MYSQL LEFT JOIN returns unexpected results - mysql

I have two tables talk_comments and talk_comment_votes.
I run the following code to select, commentId, numberOfUpvotes, whetherUserUpvoted, numberOfDownvotes, whetherUserDownvoted usin LEFT JOINs to the same table.
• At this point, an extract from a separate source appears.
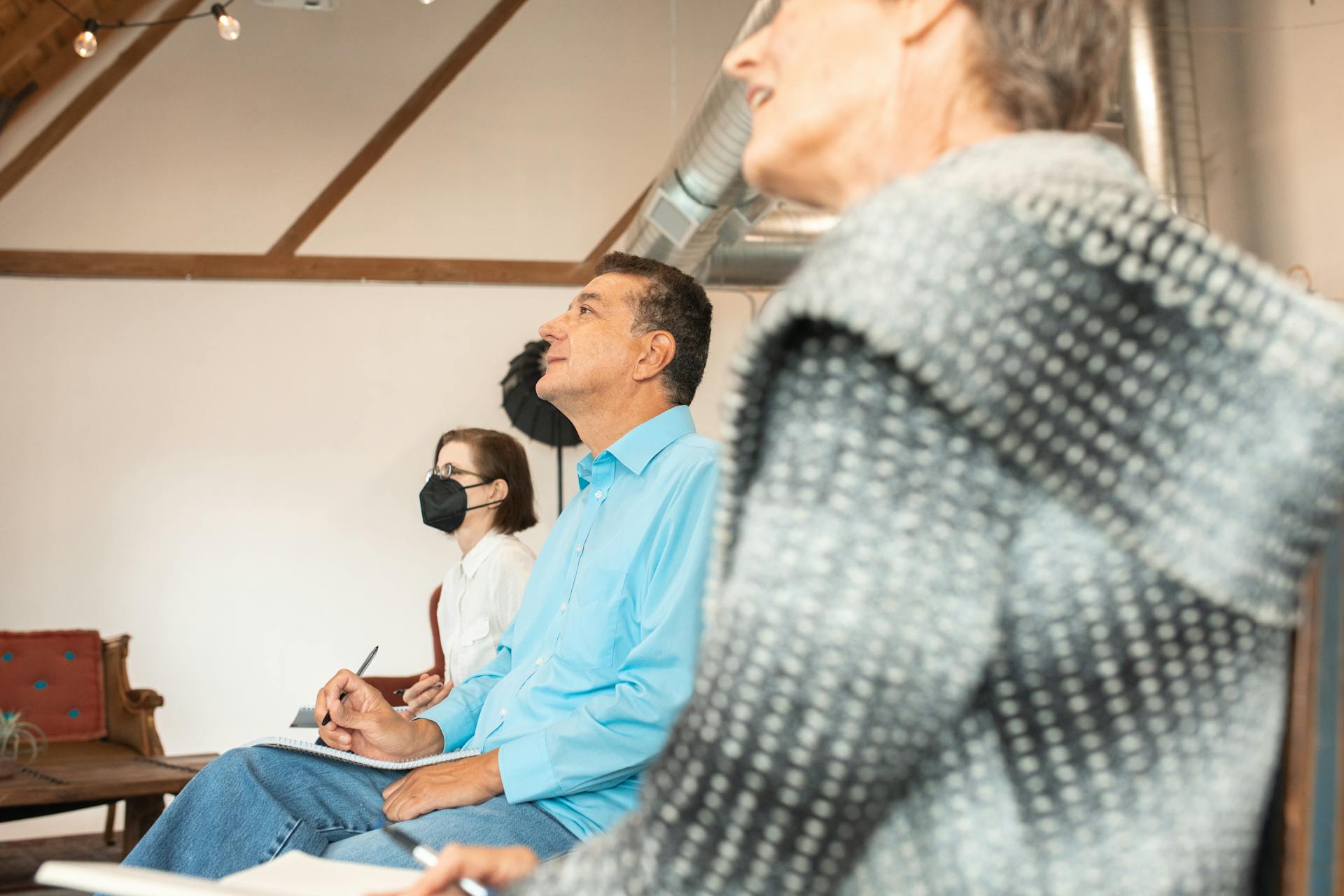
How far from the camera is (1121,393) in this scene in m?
0.54

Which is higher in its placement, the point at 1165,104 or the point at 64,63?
the point at 64,63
SELECT c.id, COUNT(v1.id) as upvotes, COUNT(v2.id) as userUpvoted, COUNT(v3.id) as downvotes, COUNT(v4.id) as userDownvoted FROM talk_comments c
LEFT JOIN talk_comment_votes v1 ON v1.comment_id = c.id AND v1.status = 1
LEFT JOIN talk_comment_votes v2 ON v2.comment_id = c.id AND v2.status = 1 AND v2.user_id = 1 AND v2.is_anonymous = 0
LEFT JOIN talk_comment_votes v3 ON c.id = v3.comment_id AND v3.status = 2
LEFT JOIN talk_comment_votes v4 ON c.id = v4.comment_id AND v4.status = 2 AND v4.user_id = 1 AND v4.is_anonymous = 0
WHERE c.id = 2 GROUP BY c.id
I have the following data in my talk_comment_votes table
So, according to the query, it should select values 2,2,0,1,1 respectively. When I break those JOIN statements and do the queries, it returns the expected results. But, with JOINs, it returns something like the follows.
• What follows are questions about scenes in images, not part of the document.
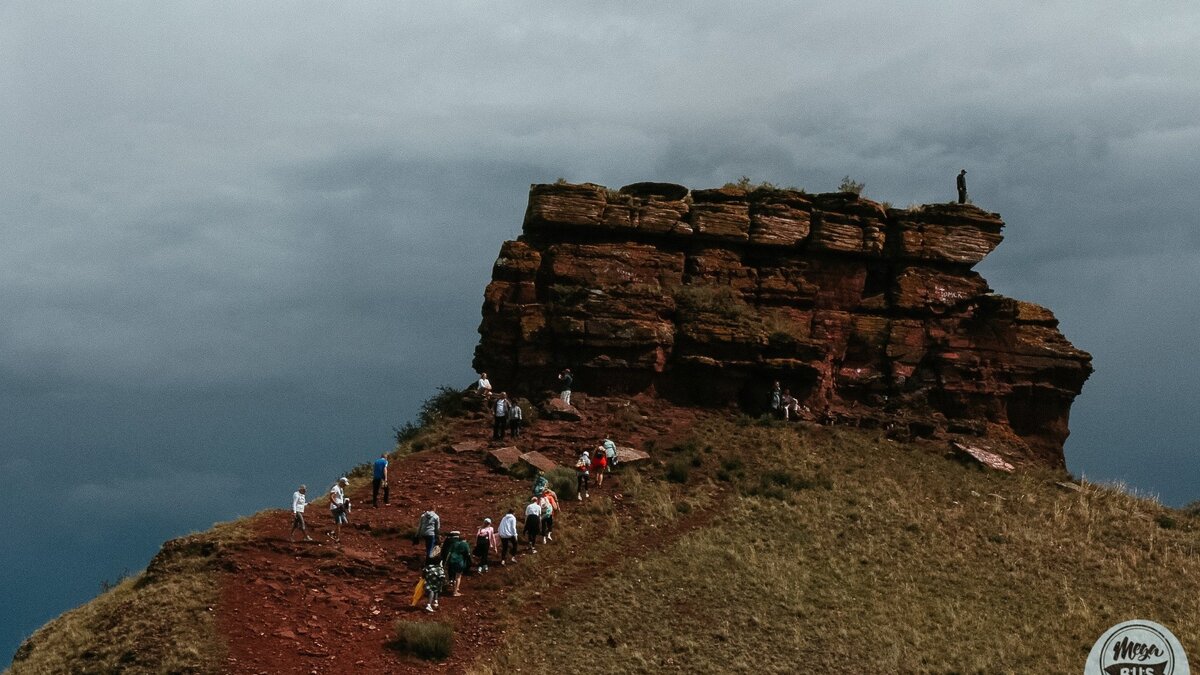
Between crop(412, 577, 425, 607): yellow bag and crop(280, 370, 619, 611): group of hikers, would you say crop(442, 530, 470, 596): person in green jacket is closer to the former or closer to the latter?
crop(280, 370, 619, 611): group of hikers

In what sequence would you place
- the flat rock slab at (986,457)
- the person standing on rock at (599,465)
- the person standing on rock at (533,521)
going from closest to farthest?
1. the person standing on rock at (533,521)
2. the person standing on rock at (599,465)
3. the flat rock slab at (986,457)

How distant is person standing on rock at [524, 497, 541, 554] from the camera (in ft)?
99.5

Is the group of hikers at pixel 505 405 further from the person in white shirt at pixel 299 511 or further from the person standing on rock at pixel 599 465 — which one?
the person in white shirt at pixel 299 511

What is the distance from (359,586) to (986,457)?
24541mm

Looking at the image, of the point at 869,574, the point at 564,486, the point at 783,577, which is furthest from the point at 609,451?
the point at 869,574

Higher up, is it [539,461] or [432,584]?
[539,461]

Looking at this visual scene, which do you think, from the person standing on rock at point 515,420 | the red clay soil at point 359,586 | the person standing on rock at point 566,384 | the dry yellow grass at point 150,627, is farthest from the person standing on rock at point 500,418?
the dry yellow grass at point 150,627

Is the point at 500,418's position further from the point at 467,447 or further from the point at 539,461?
the point at 539,461

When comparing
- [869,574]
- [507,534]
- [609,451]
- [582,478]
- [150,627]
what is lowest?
[150,627]

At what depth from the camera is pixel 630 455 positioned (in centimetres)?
3838

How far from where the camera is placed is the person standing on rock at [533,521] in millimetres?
30312

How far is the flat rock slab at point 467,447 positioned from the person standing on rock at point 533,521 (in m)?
7.87

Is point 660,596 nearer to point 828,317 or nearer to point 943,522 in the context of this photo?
point 943,522

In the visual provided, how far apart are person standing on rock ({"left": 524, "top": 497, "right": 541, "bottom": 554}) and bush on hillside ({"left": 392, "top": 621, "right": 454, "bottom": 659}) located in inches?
185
Can I get some help on fixing this?
Thanks.

I ran a benchmark on queries based on #spencer7593 and #RaymondNijland's 2 answers.
LEFT JOINS wins!
1. Using LEFT JOINS
SELECT c.id, COUNT(DISTINCT v1.id) as upvotes, COUNT(DISTINCT v2.id) as userUpvoted, COUNT(DISTINCT v3.id) as downvotes, COUNT(DISTINCT v4.id) as userDownvoted FROM talk_comments c
LEFT JOIN talk_comment_votes v1 ON v1.comment_id = c.id AND v1.status = 1
LEFT JOIN talk_comment_votes v2 ON v2.comment_id = c.id AND v2.status = 1 AND v2.user_id = 1 AND v2.is_anonymous = 0
LEFT JOIN talk_comment_votes v3 ON c.id = v3.comment_id AND v3.status = 2
LEFT JOIN talk_comment_votes v4 ON c.id = v4.comment_id AND v4.status = 2 AND v4.user_id = 1 AND v4.is_anonymous = 0
WHERE c.id = 2 GROUP BY c.id
Time for 1000 queries: 0.55000805854797s
2. Using Sub Queries
SELECT c.id,c.user_id, c.time,c.body, c.reply_to,
(SELECT COUNT(v1.id) FROM talk_comment_votes v1 WHERE v1.comment_id = c.id AND v1.status = 1 LIMIT 1) as upvotes,
(SELECT COUNT(v2.id) FROM talk_comment_votes v2 WHERE v2.comment_id = c.id AND v2.status = 1 AND v2.user_id = 1 LIMIT 1) as clientUpvoted,
(SELECT COUNT(v3.id) FROM talk_comment_votes v3 WHERE v3.comment_id = c.id AND v3.status = 2 LIMIT 1) as downvotes,
(SELECT COUNT(v4.id) FROM talk_comment_votes v4 WHERE v4.comment_id = c.id AND v4.status = 2 AND v4.user_id = 1 LIMIT 1) as clientDownvoted
FROM talk_comments c
WHERE c.id = 2 GROUP BY c.id
Time for 1000 queries: 0.95499300956726s
3. Using SUM, IF
SELECT c.id
, SUM(IF(v.status = 1 ,1,0)) AS upvotes
, SUM(IF(v.status = 1 AND v.user_id = 1 AND v.is_anonymous = 0 ,1,0)) AS userUpvoted
, SUM(IF(v.status = 2 ,1,0)) AS downvotes
, SUM(IF(v.status = 2 AND v.user_id = 1 AND v.is_anonymous = 0 ,1,0)) AS userDownvoted
FROM talk_comments c
LEFT
JOIN talk_comment_votes v
ON v.comment_id = c.id
WHERE c.id = 2
GROUP BY c.id
Time for 1000 queries: 1.2266919612885s
Thank you for all the answers.

I'd use conditional aggregation. A join to a single reference to tall_comment_votes, and then check conditions in expressions.
SELECT c.id
, SUM(IF(v.status = 1 ,1,0)) AS upvotes
, SUM(IF(v.status = 1 AND v.user_id = 1 AND v.is_anonymous = 0 ,1,0)) AS userUpvoted
, SUM(IF(v.status = 2 ,1,0)) AS downvotes
, SUM(IF(v.status = 2 AND v.user_id = 1 AND v.is_anonymous = 0 ,1,0)) AS userDownvoted
FROM talk_comments c
LEFT
JOIN talk_comment_votes v
ON v.comment_id = c.id
WHERE c.id = 2
GROUP
BY c.id
This avoids the problem of the partial cross product, when there are multiple rows returned from v1, v2, v3 and v4.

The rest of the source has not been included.